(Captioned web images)
···

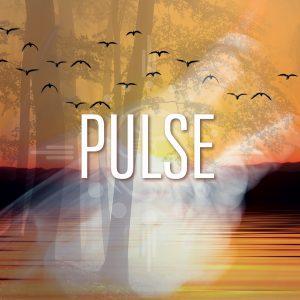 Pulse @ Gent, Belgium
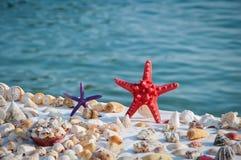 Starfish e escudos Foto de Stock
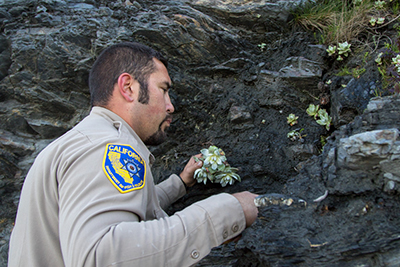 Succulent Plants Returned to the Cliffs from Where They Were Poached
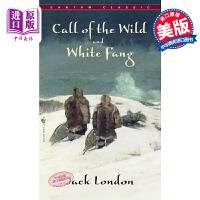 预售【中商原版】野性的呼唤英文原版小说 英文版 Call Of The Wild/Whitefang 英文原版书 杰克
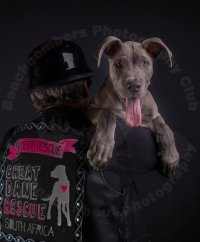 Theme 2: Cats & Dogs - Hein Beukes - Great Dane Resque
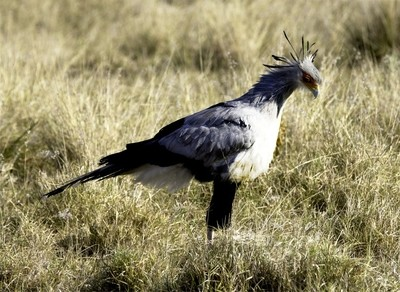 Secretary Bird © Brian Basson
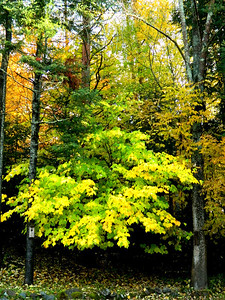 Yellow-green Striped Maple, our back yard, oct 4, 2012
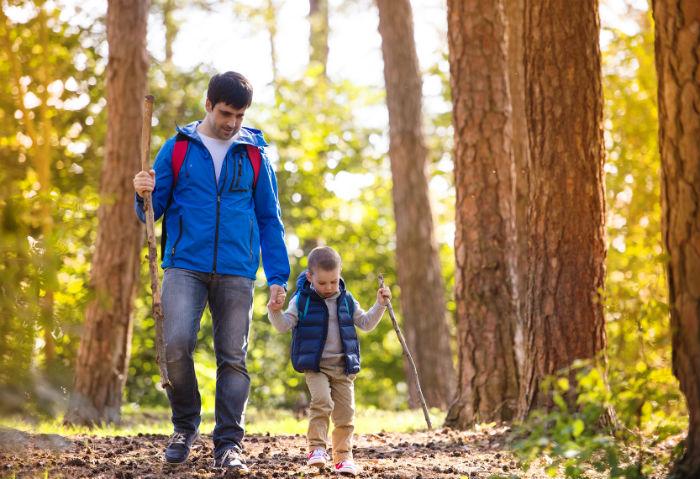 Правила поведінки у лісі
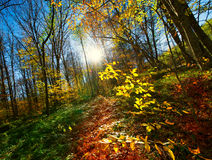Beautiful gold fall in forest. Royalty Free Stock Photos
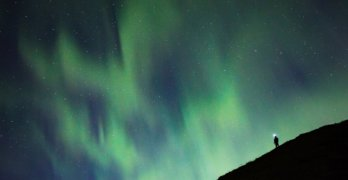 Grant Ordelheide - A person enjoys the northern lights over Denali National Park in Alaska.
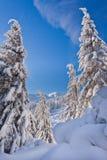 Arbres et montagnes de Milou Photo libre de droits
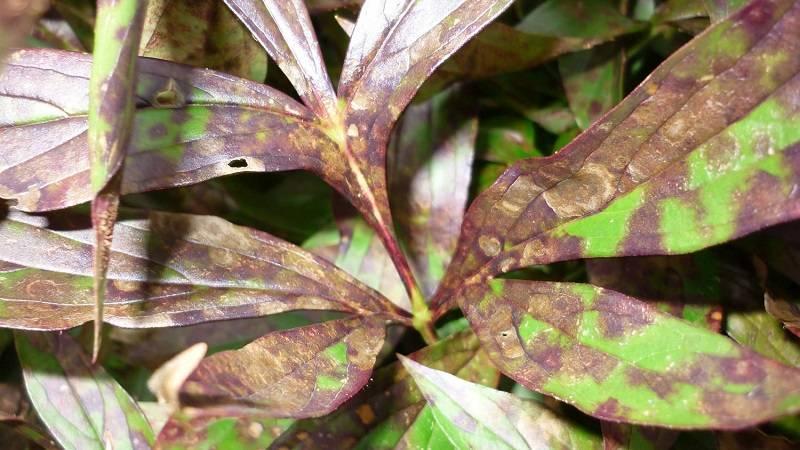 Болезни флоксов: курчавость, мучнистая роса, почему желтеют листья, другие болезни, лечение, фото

···

(About this task)
Beginning at the line with "Правила поведінки у лісі", reproduce each line exactly through the last line of the records above, with pictures left out.

(Expected output)
 Правила поведінки у лісі
Beautiful gold fall in forest. Royalty Free Stock Photos
 Grant Ordelheide - A person enjoys the northern lights over Denali National Park in Alaska.
 Arbres et montagnes de Milou Photo libre de droits
 Болезни флоксов: курчавость, мучнистая роса, почему желтеют листья, другие болезни, лечение, фото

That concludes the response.